• Document text:
BEGIN
Showing posts with label Jean Claude Van Damme. Show all posts
Showing posts with label Jean Claude Van Damme. Show all posts

Wednesday, 2 June 2010

The Rucksack Conundrum

There I was, minding my own business, when a complete stranger strolled up to me and put my life in very real danger. He didn’t have a knife, nor did he threaten to nudge me into the flow of oncoming traffic. He did something far, far worse. Quite simply, he uttered the dreadful words no sane person ever wants to hear: “Sorry, would you mind watching my bag for me whilst I pop to the loo?”

What a c**t. Does he have no shame?! For a man who worries as much as I do, this was the verbal equivalent of smashing my face in with fully-grown, adult male grizzly bear. I was right up the shitter and no mistake. The rules of conduct state that there was nothing I could do. You simply can’t say no to that request, no matter how dangerous a proposition it truly is. Better to go down in a blaze of glory than be regarded as a right rotten shit.

So off he trotted, leaving me with his bag, at which point four possibilities started racing through my mind.

1) The bag has a bomb in it and I’m standing here right at the epicentre of the shit storm. Not only am I going to be shortly pulverised into some kind of fleshy soup, but CCTV images will later identify me as the murderer of countless other innocent victims. Of course, the alternative is that I call the police and waste everyone’s time as they shut off the whole of London to carry out a controlled explosion on a bag probably containing nothing more dangerous than an A4 jotter and a flapjack. Ruddy Hell.

2) What if someone takes a liking to the bag and decides to try stealing it? As temporary custodian of said oversized satchel, it will be my responsibility to either give chase or engage the would-be thief in an ugly bout of mortal combat. There’s a very real chance that I’m going to get my face punched off simply because one bag-carrying bastard can’t control his bladder. Awful. £10 says the thief is Jean Claude Van Damme too. Great, now I’m going to get my face kicked to smithereens.

3) What if he never comes back? I can’t leave it now; the verbal man-contract is utterly binding. Will I have to stand here with this distasteful rucksack forever and ever and eternity? Will I slowly ebb away right here in public as some idiot’s backpack stares at me with its zipper like a shit-eating grin? Panic heightens.

4) Of course there’s always the chance he’ll come back in about four minutes time, thank me and head off with his leathery, bag-shaped mistress to torment some other poor bugger. All my worrying will have been for nothing. He’ll have made an idiot and a victim of me in one terrible swoop.

As it happens, he returned quicksmart, thanked me endlessly and was utterly apologetic. So I kicked him in the neck and told him to grow up.

Monday, 20 July 2009

Wasps vs. Bees

Yeah, like there's really any competition. Let's face it, wasps are the evil scum of the insect world. If they were human beings they'd be evil dictators or serial killers. I'm serious. You check out a wasps nest. They've probably got dead ants hidden under the floorboards. I'm 73% confident I've seen a wasp trying to buy a gun outside Kings Cross station.
END
• Provided information:
BEGIN
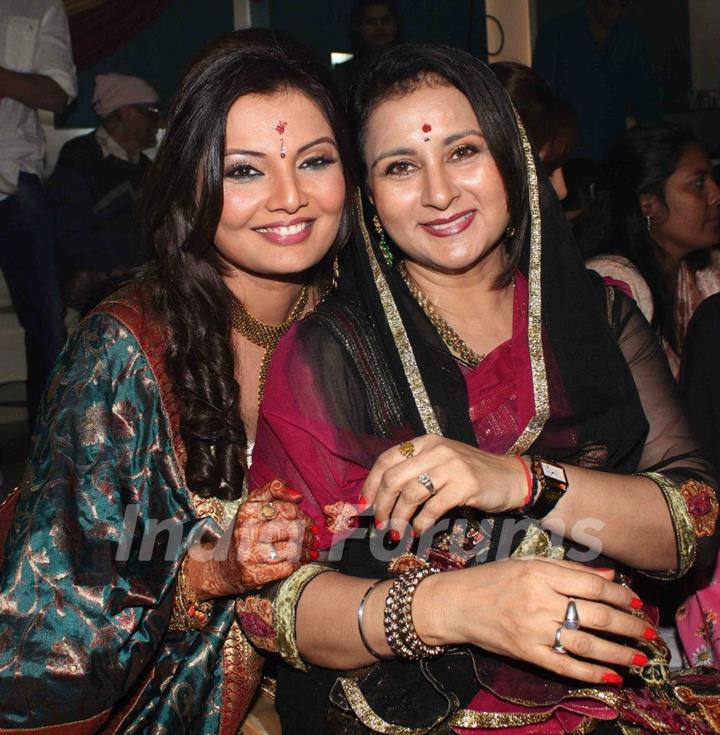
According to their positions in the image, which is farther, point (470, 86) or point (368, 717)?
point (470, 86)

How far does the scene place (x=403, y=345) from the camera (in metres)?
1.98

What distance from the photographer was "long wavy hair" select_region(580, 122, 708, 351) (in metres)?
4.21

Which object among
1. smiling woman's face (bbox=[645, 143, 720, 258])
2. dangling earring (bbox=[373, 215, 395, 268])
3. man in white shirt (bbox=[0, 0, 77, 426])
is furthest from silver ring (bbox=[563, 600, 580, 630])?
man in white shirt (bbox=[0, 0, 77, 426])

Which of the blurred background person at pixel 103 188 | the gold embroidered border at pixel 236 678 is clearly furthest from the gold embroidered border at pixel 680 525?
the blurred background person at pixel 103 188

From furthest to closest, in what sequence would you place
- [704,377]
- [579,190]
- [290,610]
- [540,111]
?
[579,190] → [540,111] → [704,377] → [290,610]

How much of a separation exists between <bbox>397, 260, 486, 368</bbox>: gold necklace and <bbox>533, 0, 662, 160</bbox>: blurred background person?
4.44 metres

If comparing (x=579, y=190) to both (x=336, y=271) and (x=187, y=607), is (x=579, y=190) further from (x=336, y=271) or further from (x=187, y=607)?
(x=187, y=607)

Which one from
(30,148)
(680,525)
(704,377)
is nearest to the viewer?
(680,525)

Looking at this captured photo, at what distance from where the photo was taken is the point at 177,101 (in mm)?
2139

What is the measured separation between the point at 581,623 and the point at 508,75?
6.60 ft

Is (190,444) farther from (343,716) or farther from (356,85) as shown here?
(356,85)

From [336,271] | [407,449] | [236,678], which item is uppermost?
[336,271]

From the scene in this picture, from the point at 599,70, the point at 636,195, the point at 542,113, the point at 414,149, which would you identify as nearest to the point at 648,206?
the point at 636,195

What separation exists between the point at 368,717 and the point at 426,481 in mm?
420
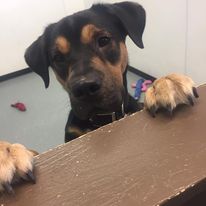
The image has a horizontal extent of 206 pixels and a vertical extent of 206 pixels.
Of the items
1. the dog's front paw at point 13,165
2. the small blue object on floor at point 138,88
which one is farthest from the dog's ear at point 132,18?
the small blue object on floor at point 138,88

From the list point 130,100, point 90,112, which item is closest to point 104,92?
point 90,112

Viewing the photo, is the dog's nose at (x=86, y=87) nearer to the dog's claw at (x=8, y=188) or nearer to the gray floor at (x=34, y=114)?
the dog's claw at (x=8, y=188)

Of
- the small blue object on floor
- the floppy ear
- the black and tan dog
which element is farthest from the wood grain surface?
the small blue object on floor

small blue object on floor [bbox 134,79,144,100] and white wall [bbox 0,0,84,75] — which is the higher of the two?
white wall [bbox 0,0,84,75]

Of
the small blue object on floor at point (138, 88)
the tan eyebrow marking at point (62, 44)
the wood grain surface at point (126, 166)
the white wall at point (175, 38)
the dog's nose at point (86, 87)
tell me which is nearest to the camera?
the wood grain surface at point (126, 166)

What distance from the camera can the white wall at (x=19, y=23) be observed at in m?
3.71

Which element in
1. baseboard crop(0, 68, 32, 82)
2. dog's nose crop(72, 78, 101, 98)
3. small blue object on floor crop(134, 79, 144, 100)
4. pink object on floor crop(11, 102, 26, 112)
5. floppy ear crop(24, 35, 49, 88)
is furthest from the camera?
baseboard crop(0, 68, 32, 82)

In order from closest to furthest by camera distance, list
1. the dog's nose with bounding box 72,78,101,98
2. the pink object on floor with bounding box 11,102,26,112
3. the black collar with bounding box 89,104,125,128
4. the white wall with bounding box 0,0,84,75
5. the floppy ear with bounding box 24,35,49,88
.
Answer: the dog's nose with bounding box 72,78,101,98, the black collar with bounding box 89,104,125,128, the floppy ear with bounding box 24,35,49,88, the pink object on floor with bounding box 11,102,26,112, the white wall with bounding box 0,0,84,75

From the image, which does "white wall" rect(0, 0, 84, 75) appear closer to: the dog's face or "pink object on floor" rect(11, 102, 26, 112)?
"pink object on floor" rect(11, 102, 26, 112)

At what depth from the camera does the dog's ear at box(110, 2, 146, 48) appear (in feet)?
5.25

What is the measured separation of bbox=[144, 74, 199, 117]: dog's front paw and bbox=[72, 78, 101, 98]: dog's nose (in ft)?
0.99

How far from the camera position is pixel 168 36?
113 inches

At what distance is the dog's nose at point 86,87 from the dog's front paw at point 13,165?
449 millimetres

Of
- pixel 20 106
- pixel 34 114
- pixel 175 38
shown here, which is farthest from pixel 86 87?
END
• Problems to work on:
• a. Set down the part of the blog page from "4) Of course" up to and including "to grow up.", keeping every word unchanged.
• b. On the blog page, where does the writer claim to have seen a wasp trying to buy a gun?
The data has no role in this work.

• Per-task outputs:
• a.
4) Of course there’s always the chance he’ll come back in about four minutes time, thank me and head off with his leathery, bag-shaped mistress to torment some other poor bugger. All my worrying will have been for nothing. He’ll have made an idiot and a victim of me in one terrible swoop.

As it happens, he returned quicksmart, thanked me endlessly and was utterly apologetic. So I kicked him in the neck and told him to grow up.

• b. Outside Kings Cross station.